L’intelligence artificielle s’impose aujourd’hui comme un levier dans de nombreux secteurs, et la recherche scientifique ne fait pas exception. En janvier, une équipe de chercheurs a dévoilé un modèle d’IA multimodale, baptisé ESM3, capable de créer une protéine qui aurait mis 500 millions d’années à émerger de la nature. Dans le domaine médical, l’IA a également prouvé son utilité notamment en montrant un taux de réussite de presque 100 % pour diagnostiquer l’autisme en analysant la rétine. Plus récemment, la technologie a une fois de plus ébloui la communauté scientifique en résolvant en seulement 48 heures un problème complexe lié aux superbactéries – ces microbes résistants aux antibiotiques, qui échappait aux chercheurs depuis une décennie. Surnommé Co-Scientist, l’IA a non seulement permis de confirmer l’hypothèse formulée initialement par l’équipe, mais a également proposé quatre scénarios supplémentaires, unanimement jugés plausibles par les experts.
La résistance aux antibiotiques représente une menace grandissante pour la santé publique, risquant de transformer des infections autrefois bénignes en danger potentiellement mortel. Face à des traitements de plus en plus inefficaces, certaines bactéries ont développé de véritables « stratégies de résistance » leur permettant de survivre aux antibiotiques.
Parmi les résistances les plus répandues figurent celles observées avec les antibiotiques à large spectre. Ces médicaments, tels que les céphalosporines et les pénicillines, ont été conçus pour combattre un vaste éventail de bactéries, mais des souches telles qu’Escherichia coli, Klebsiella pneumoniae et Pseudomonas aeruginosa ont su contourner ces défenses.
Le second type de résistance, encore plus préoccupant, concerne les superbactéries. Prenons l’exemple du Staphylococcus aureus résistant à la méthicilline (MRSA) : ces bactéries se dérobent à une multitude d’antibiotiques usuellement employés. Ce phénomène, déjà source d’inquiétude, représente un défi de taille pour la médecine moderne, menaçant potentiellement la vie de millions de personnes. La compréhension des mécanismes à l’origine de ces résistances est donc devenue fondamentale pour élaborer des traitements plus efficaces.
De nombreux chercheurs se sont penchés sur cette problématique, dont une équipe de microbiologistes de l’Imperial College de Londres. Pendant dix ans, ces spécialistes ont exploré les raisons pour lesquelles certaines superbactéries parviennent à échapper aux traitements antibiotiques.
Sous la direction du professeur José R Penadés, l’équipe a émis l’hypothèse que ces bactéries pouvaient se transmettre d’une espèce à l’autre via la formation d’une structure en forme de queue constituée de plusieurs virus. Le professeur Penadés a comparé ce mécanisme à une sorte de « clé » permettant aux superbactéries de franchir diverses barrières entre les hôtes. Cette hypothèse, propre à leur groupe de recherche, n’avait jusqu’alors jamais été publiée ni partagée.

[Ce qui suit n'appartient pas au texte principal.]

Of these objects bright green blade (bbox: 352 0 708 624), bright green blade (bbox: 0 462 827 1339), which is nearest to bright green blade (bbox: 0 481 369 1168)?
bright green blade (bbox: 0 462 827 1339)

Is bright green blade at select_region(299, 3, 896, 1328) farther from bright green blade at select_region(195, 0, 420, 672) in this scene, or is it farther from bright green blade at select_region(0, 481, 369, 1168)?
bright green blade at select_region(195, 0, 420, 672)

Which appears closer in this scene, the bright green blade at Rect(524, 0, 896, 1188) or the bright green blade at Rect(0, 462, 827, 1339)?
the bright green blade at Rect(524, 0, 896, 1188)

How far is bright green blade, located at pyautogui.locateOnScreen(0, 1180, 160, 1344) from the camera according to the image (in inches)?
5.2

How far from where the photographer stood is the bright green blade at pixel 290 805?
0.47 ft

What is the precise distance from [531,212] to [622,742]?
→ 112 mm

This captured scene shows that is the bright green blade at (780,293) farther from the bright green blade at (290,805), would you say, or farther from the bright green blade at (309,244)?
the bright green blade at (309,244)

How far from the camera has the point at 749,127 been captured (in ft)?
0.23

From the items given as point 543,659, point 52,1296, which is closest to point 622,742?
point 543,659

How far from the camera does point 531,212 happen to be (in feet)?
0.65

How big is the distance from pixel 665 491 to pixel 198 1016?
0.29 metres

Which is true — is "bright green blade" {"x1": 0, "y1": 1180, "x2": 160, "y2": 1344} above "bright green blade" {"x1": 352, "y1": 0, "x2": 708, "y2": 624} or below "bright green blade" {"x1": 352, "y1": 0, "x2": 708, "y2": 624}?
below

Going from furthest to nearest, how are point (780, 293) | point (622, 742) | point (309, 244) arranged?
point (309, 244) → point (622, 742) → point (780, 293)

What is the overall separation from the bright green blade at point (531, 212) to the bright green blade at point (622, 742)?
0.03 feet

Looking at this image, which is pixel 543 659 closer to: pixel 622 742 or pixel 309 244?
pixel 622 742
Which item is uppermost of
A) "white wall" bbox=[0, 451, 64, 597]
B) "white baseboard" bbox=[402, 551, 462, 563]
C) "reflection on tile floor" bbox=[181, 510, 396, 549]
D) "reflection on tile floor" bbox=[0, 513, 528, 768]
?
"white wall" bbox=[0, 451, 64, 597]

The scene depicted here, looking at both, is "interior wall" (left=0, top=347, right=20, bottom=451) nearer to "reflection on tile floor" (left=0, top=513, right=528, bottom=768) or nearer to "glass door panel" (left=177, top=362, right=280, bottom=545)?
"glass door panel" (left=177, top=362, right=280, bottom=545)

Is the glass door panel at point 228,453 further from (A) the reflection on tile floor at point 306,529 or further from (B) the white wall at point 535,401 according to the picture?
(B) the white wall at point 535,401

Une IA qui a largement dépassé les attentes
Dans un contexte où la lutte contre la résistance antimicrobienne constitue un véritable enjeu pour le corps médical et où l’évolution fulgurante de l’intelligence artificielle repousse sans cesse les limites de la science, Penadés a décidé d’expérimenter un nouvel outil d’IA dans le cadre de ses recherches. Baptisé Co-Scientist, cet outil a été conçu par Google en s’appuyant sur le modèle Gemini 2.0.
Selon Penadés, en à peine 48 heures, Co-Scientist – qui n’avait pourtant pas accès aux données préalablement collectées par les scientifiques – a abouti à une conclusion étonnamment proche de celle de l’équipe en seulement 48 heures, après avoir analysé des milliers d’études scientifiques. « J’ai écrit à Google en leur demandant : ‘Vous avez accès à mon ordinateur, c’est bien ça ?’ », a confié le professeur à BBC. Néanmoins, le géant technologique a confirmé qu’il n’en était rien.
Co-Scientist n’a pas seulement reproduit les résultats escomptés ; l’IA a également généré quatre hypothèses supplémentaires, chacune ayant trouvé un écho favorable auprès des chercheurs. « Ce n’est pas seulement que l’hypothèse principale était juste », a expliqué Penadés. « C’est que l’IA en a fourni quatre autres, et toutes étaient cohérentes », a-t-il ajouté, certaines d’entre elles ouvrant même des voies de recherche inédites. Concluant avec assurance, Penadés a déclaré : « Je suis convaincu que cela va transformer la science ».